In the original version of the season that we had planned, the overtime contingency was going to be the second to last episode. And then we were going to have a whole other episode that was dealing with the fallout and ramifications of it. We went over that version, we went over other versions, and we landed on the last episode is the overtime contingency. We're discovering things along with the characters, and we're confused and disoriented along with them. We started to think of it as this almost real-time episode. We've been so meticulous about slowly setting up beats before this, and now we're just gonna go, and we're gonna have this more visceral experiential version of the show for the finale. Once we figured that out, the rest was easy.
I have so many questions for you that obviously you can't answer because of the nature of the show.

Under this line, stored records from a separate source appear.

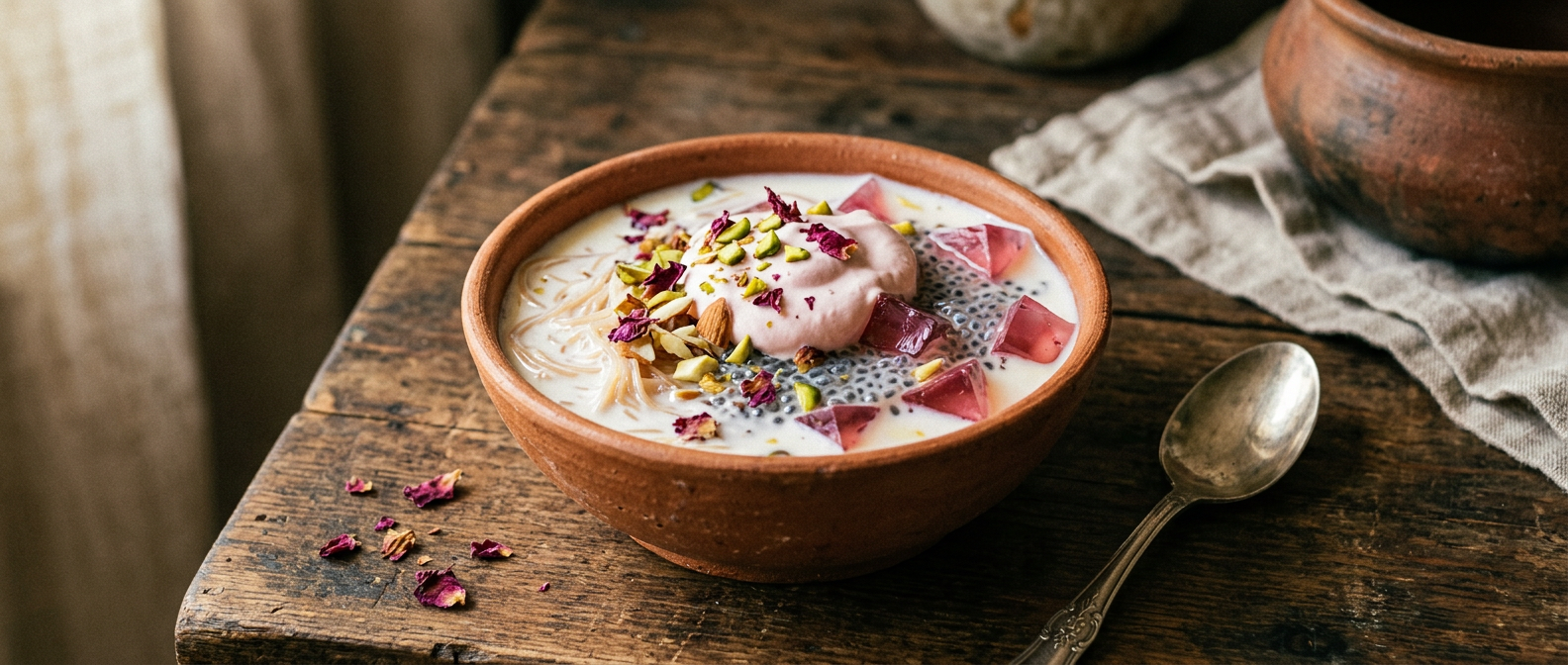 Ảnh món Falooda — chè sữa hoa hồng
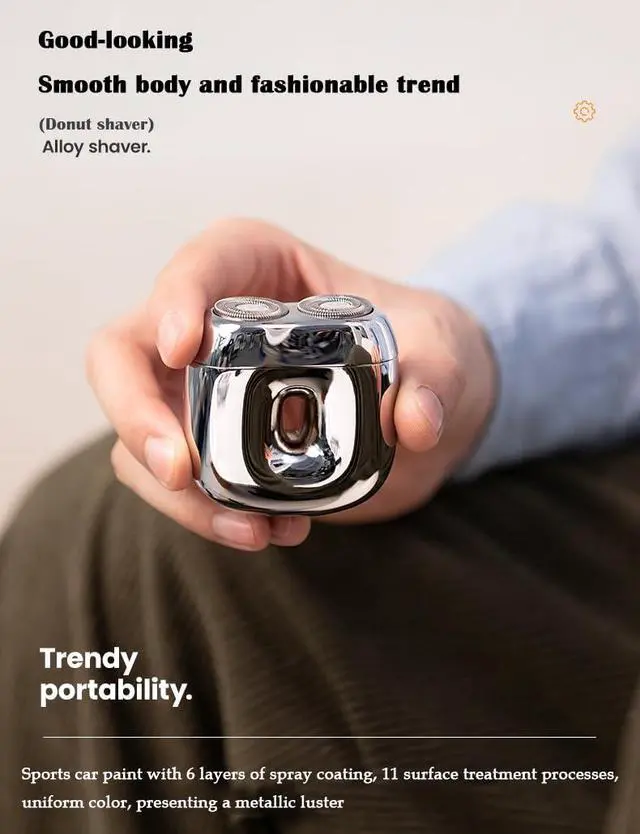 Alt view image 5 of 7 - Donut Electric Men Rotary Shaver Portable Razor Rechargeable Men's Electric Cordless Wet&Dry Waterproof Mini Shaver Travel (Black)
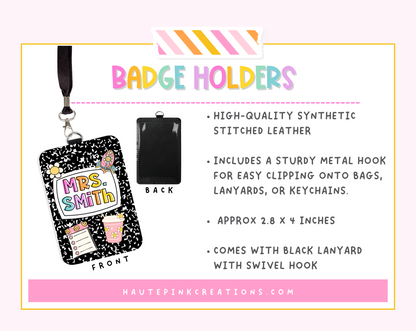 Badge holder with 'Mrs. Smith' design on a pink background, featuring text about product details.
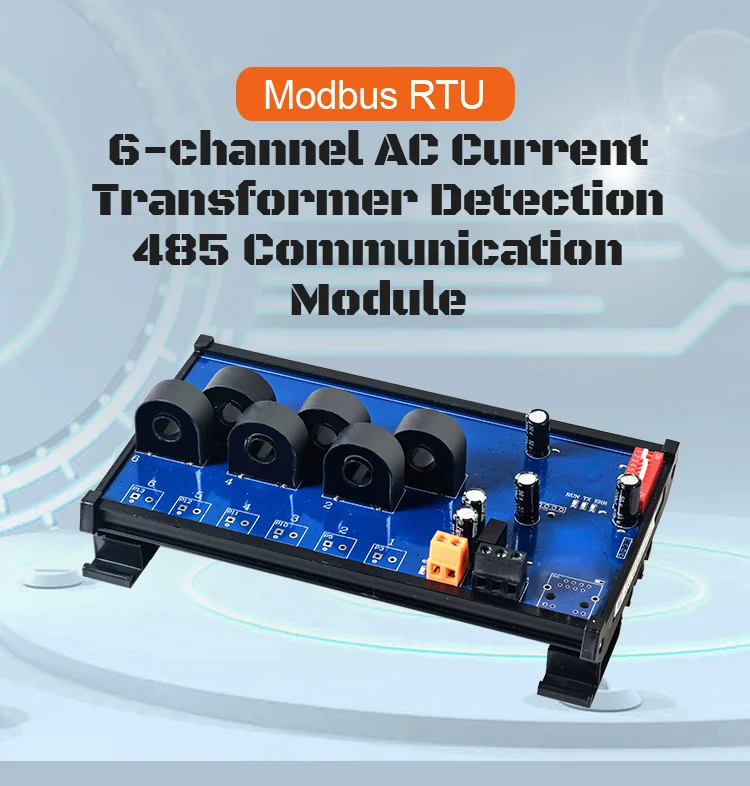 oshangming-6チャンネルac電流変圧器検出ac電流取得モジュール（rs485-lan-modbus-rtu-tcp付き）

But, going forward, are there any big revelations you're really amped about?
I think we have a really exciting answer to what Lumon's big alpha plan is. And it's possible that that could change as the series progresses. But I don't think it's going to. We've got it in mind now and it's going to be the direction we move toward. The challenge but also the fun thing is what is the macro version of what they're doing to individuals with severance? The idea is you can be more comfortable if you're separate, if you're breaking yourself down into more manageable pieces, you can be happier. We just tried to look at that philosophy, and how that could be an accident on a macro level. What is the natural evolution of this philosophy? Once you've said that, you know, a grieving widower can cut his brain in half so that he doesn't have to experience it half the time, where does that go? Where does that naturally lead us if we keep going down that path? I think we have something that is fun and scary and interesting, and also puts our characters on a compelling journey that will be recognizable and make sense.
I'm honestly excited to find out what the goats are for. And I want to know what Ricken's whole deal is. Because he's weird.
He's such a weird guy. It's kind of a reverse spoiler, because I'm spoiling that something isn't the case, but I think it's okay. Somebody asked me about the beds [in Ricken and Devon's baby's nursery]. They were like, "I can't wait to see how the beds play out." Because he's got the three beds across the room for the baby in the first episode. Somebody was like, "I can't wait to see how that ties into the mystery." And I'm like, "Oh, that's too bad. Because it definitely doesn't."
This interview has been edited and condensed.